Tarea asignada => Transcriba completo, sin alterar nada, el reportaje sobre el amor publicado con motivo de San Valentín.

Texto proporcionado =>
....

REPORTAJE SAN VALENTÍN
De qué no hablamos cuando hablamos de amor
Las regulaciones no impiden la banalización de los (des)encuentros. En la estela de Roland Barthes y Jacques Lacan, para las psicoanalistas Anne Dufourmantelle y Alexandra Kohan, “el amor se ríe por no saber”

Dos jóvenes enamorados colocan su 'candado del amor' en un puente de París. / EFE
“Enamorarse es caer y que parezca un vuelo”, sostiene la poeta argentina Susana Villalba. To fall in love, dicen, de hecho, los ingleses; tomber amoureux, se lee en francés. Que pueda tratarse de caída libre, e incluir episodios dialécticos de lucha libre, o encestes de rebote en estilo libre indirecto, se debe, justamente, a la imposibilidad del amor-libre, ese oxímoron impracticable, en las antípodas del libre amor.
Para empezar, es imprescindible reservar habitación o mesa para tres, toda vez que “Eros es siempre una historia en la que interactúan el amante, el amado y la diferencia entre ellos. Conlleva una carga emocional a la vez detestable y deliciosa y emite una luz como la del conocimiento”, advierte la escritora canadiense Anne Carson (Premio Princesa de Asturias de las Letras en 2020), en Eros el dulce-amargo. “Eros es expropiación”, en tanto que “el amor no ocurre sin una pérdida del Yo vital”, agrega, para observar su dualidad irreductible: “Es la simultaneidad del placer y el dolor”; “Eros se balancea sobre el eje de una paradoja: la ausencia y la presencia, el amor y el odio, su energía motriz”. Y siempre ocurre que “en esta danza la gente no se mueve. Se mueve el deseo. Eros es un verbo”.

....

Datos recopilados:

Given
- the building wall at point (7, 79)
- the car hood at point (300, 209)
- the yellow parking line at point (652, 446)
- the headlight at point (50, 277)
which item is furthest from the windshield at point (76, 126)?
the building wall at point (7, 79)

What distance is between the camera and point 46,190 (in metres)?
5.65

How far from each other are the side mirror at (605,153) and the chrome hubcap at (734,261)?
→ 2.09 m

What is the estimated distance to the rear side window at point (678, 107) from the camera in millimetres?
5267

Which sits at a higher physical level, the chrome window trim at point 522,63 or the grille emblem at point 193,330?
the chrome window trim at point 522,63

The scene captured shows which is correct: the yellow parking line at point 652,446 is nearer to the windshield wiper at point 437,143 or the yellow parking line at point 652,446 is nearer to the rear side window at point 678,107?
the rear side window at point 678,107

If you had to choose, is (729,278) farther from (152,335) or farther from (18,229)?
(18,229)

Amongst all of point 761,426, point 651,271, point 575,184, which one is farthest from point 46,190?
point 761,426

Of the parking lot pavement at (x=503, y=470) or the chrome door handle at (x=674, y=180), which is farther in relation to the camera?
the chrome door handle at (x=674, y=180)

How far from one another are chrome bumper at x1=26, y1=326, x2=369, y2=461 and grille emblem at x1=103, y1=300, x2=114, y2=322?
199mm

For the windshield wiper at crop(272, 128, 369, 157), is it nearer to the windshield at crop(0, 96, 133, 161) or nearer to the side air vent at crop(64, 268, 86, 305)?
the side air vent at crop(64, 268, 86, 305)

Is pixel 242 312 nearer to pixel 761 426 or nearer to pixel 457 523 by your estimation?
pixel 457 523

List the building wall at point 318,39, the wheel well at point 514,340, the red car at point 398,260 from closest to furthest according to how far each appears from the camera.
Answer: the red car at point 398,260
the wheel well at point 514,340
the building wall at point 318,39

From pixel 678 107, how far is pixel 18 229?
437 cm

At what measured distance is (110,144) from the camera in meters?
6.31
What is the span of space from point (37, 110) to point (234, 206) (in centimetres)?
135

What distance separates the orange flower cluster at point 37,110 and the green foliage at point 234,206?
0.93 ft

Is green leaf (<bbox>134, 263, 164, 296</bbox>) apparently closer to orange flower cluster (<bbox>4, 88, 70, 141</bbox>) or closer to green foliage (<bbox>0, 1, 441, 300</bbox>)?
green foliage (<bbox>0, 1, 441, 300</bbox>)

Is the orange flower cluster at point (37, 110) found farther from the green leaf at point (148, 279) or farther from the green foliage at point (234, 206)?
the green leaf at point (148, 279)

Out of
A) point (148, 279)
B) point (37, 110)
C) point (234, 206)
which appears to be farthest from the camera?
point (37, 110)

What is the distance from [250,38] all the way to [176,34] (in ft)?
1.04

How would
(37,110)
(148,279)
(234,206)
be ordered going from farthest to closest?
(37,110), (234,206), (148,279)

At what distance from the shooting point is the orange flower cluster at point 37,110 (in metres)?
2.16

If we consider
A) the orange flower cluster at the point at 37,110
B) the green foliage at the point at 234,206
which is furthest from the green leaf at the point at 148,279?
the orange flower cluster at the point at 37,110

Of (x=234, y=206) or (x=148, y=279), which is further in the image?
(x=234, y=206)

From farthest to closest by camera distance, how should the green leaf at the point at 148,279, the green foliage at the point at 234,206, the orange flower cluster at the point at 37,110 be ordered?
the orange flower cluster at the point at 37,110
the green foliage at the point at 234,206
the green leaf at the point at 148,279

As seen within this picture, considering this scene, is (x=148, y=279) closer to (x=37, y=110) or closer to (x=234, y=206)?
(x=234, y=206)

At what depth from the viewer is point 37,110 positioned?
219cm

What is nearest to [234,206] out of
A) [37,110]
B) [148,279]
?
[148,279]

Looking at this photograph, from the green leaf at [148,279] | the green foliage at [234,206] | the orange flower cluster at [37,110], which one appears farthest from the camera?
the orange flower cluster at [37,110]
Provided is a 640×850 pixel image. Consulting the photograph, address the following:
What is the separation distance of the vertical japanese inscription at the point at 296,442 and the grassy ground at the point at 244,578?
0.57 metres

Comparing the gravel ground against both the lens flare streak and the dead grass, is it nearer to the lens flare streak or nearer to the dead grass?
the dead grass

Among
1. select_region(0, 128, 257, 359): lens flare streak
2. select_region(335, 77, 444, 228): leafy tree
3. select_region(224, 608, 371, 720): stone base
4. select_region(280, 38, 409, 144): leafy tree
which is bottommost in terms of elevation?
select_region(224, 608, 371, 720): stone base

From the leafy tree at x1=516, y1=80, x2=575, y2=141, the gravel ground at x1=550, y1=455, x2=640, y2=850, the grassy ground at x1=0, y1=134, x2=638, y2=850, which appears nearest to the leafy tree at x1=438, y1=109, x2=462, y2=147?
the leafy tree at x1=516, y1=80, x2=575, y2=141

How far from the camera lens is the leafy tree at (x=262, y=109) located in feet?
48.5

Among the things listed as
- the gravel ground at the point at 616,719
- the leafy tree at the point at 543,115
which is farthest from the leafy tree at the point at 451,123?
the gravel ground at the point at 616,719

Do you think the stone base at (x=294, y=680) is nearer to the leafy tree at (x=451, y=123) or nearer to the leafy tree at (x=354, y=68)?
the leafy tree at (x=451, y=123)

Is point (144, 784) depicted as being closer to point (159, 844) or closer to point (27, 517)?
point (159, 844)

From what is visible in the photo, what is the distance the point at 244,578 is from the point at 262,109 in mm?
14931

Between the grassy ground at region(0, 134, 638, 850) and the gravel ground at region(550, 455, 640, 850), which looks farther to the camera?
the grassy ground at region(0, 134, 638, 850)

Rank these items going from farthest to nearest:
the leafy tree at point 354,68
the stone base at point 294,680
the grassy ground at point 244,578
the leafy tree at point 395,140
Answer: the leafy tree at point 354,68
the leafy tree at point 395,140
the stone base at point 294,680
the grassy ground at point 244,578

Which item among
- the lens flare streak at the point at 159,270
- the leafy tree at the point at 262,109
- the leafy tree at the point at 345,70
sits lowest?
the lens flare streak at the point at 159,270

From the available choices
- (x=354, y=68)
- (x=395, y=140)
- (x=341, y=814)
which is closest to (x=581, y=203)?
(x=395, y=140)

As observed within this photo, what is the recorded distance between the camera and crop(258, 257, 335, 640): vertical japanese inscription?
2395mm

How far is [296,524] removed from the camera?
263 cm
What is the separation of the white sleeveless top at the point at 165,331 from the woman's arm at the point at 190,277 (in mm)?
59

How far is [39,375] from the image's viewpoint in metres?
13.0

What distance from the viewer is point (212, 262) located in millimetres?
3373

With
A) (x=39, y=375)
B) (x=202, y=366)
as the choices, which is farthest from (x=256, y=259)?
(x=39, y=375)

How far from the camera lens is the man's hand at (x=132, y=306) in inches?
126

....

Respuesta =>
REPORTAJE SAN VALENTÍN
De qué no hablamos cuando hablamos de amor
Las regulaciones no impiden la banalización de los (des)encuentros. En la estela de Roland Barthes y Jacques Lacan, para las psicoanalistas Anne Dufourmantelle y Alexandra Kohan, “el amor se ríe por no saber”

Dos jóvenes enamorados colocan su 'candado del amor' en un puente de París. / EFE
“Enamorarse es caer y que parezca un vuelo”, sostiene la poeta argentina Susana Villalba. To fall in love, dicen, de hecho, los ingleses; tomber amoureux, se lee en francés. Que pueda tratarse de caída libre, e incluir episodios dialécticos de lucha libre, o encestes de rebote en estilo libre indirecto, se debe, justamente, a la imposibilidad del amor-libre, ese oxímoron impracticable, en las antípodas del libre amor.
Para empezar, es imprescindible reservar habitación o mesa para tres, toda vez que “Eros es siempre una historia en la que interactúan el amante, el amado y la diferencia entre ellos. Conlleva una carga emocional a la vez detestable y deliciosa y emite una luz como la del conocimiento”, advierte la escritora canadiense Anne Carson (Premio Princesa de Asturias de las Letras en 2020), en Eros el dulce-amargo. “Eros es expropiación”, en tanto que “el amor no ocurre sin una pérdida del Yo vital”, agrega, para observar su dualidad irreductible: “Es la simultaneidad del placer y el dolor”; “Eros se balancea sobre el eje de una paradoja: la ausencia y la presencia, el amor y el odio, su energía motriz”. Y siempre ocurre que “en esta danza la gente no se mueve. Se mueve el deseo. Eros es un verbo”.